Equipe do IR conduz o primeiro cadeirante a atingir o topo do Pico da Gávea, Rio de Janeiro - Divulgação - Divulgação
Equipe da Inclusão Radical conduz o primeiro cadeirante a atingir o topo do Pico da Gávea, Rio de Janeiro
Imagem: Divulgação

Seguindo o legado do fundador

Na virada de 2021 para 2022, Baruc começou a sentir-se mal e foi diagnosticado com leucemia. "Foi uma batalha gigantesca, todos nós nos organizamos para doação de sangue, porém ao iniciar a quimioterapia ele adquiriu uma bactéria hospitalar e faleceu no dia 11 de abril deste ano, aos 35 anos.
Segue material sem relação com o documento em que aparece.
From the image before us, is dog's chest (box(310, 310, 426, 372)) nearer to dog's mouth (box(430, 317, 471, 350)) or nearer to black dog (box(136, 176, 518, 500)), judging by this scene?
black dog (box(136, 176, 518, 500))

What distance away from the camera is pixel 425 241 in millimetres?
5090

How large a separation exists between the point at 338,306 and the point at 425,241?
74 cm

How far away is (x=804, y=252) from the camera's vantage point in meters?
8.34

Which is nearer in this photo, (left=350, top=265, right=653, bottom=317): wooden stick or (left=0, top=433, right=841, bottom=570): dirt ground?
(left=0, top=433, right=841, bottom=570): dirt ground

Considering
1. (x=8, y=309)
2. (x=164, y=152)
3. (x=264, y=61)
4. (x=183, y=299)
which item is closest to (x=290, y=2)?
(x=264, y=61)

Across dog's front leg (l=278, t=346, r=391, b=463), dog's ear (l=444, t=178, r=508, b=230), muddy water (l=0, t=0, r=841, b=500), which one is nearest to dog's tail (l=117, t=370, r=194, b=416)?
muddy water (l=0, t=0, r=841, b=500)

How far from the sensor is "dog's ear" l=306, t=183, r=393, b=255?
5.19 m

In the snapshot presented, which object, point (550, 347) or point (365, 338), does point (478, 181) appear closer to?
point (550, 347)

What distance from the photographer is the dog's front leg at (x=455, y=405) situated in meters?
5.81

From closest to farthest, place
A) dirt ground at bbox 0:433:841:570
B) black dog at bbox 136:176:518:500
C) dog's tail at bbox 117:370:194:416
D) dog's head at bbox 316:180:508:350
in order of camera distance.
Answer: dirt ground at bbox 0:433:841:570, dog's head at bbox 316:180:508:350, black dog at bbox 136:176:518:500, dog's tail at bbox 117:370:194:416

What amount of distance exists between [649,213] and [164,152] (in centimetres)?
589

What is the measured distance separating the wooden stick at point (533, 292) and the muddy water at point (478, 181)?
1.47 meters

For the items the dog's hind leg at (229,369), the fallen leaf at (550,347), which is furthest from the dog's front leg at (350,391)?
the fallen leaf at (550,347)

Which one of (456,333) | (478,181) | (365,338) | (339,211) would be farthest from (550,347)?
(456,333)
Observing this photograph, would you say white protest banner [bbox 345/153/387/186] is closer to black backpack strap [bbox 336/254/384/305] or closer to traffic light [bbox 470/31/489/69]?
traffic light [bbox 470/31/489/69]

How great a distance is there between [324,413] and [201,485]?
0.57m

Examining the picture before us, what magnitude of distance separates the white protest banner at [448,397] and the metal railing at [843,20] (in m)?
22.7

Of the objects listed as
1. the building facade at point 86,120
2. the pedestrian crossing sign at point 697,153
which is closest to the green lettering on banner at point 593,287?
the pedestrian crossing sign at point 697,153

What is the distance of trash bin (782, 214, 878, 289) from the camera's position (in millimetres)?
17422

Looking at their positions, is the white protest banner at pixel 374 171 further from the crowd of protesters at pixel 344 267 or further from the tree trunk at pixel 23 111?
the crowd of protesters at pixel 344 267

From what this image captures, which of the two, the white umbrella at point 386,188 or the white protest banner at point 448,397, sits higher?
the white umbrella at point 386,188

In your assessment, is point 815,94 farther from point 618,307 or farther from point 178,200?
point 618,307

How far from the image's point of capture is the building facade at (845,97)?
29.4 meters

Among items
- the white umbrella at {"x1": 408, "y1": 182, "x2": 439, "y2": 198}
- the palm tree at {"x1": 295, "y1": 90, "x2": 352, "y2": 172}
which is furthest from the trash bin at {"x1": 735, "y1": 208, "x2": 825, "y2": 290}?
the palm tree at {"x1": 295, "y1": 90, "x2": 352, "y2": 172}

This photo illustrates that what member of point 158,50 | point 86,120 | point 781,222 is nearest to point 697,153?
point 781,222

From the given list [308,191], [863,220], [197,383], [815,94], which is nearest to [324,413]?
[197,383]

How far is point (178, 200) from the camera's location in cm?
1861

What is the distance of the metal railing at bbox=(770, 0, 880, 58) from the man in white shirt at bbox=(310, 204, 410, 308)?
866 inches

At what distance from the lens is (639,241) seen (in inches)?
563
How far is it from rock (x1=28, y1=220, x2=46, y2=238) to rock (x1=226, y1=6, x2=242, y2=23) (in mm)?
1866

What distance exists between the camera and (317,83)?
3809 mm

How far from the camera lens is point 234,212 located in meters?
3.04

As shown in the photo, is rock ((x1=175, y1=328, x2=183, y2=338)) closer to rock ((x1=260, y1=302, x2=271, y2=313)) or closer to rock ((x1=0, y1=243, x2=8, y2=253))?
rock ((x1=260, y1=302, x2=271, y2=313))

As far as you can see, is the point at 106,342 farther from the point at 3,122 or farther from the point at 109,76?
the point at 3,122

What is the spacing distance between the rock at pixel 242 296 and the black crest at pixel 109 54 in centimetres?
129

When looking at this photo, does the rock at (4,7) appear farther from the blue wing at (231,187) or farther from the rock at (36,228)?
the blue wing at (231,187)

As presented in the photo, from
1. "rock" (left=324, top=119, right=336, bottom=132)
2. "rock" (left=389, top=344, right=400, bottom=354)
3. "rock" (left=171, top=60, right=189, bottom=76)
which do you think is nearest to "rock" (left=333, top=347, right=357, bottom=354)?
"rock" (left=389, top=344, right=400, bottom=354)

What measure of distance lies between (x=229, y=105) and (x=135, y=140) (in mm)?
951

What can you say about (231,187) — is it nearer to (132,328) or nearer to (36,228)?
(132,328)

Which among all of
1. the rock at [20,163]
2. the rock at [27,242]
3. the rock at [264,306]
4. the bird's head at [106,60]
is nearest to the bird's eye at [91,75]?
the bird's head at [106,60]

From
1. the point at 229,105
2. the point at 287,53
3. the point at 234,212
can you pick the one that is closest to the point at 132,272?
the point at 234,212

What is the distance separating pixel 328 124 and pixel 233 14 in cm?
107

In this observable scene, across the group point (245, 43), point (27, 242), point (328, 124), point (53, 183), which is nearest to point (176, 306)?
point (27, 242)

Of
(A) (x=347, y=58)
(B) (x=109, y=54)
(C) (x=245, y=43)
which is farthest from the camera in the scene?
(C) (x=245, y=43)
Com a morte do nosso fundador, sentimos a necessidade de honrar e continuar esse legado", conta Jorge.

Dar a oportunidade a pessoas com limitações físicas e cognitivas, proporcionando seu acesso ao esporte e à biodiversidade, é o legado ao qual Jorge se refere. Ele acredita que muitas famílias se tornam superprotetoras, o que é bastante compreensível. No entanto, o contato com a natureza amplia sua capacidade de superação e oferece novos horizontes aos familiares.

"Ao praticar esporte outdoor, a pessoa entende que é capaz de muita coisa, seja auxiliando outras como um voluntário, seja adquirindo uma nova perspectiva de vida como uma pessoa com deficiência. Mas não só eles, também os familiares, que acabam desenvolvendo uma válvula de escape, um fôlego de vida. Todos têm a oportunidade de conhecer novos mundos", opina.

E os planos da IR são ousados: eles querem escalar as mais importantes montanhas do Brasil e percorrer as trilhas mais conhecidas da América Latina.

"Desde o início fomos muito sonhadores. Muitas pessoas falaram que era uma loucura fazer uma trilha levando um cadeirante, mas não falavam como tornar isso possível. A gente não espera o poder público ou privado, a gente vai e executa. Não podemos esperar que as trilhas se tornem acessíveis,então nossos planos se resumem a tornar possível o que a sociedade dita como impossível".

Jorge Afonso dos Santos, atual presidente da IR.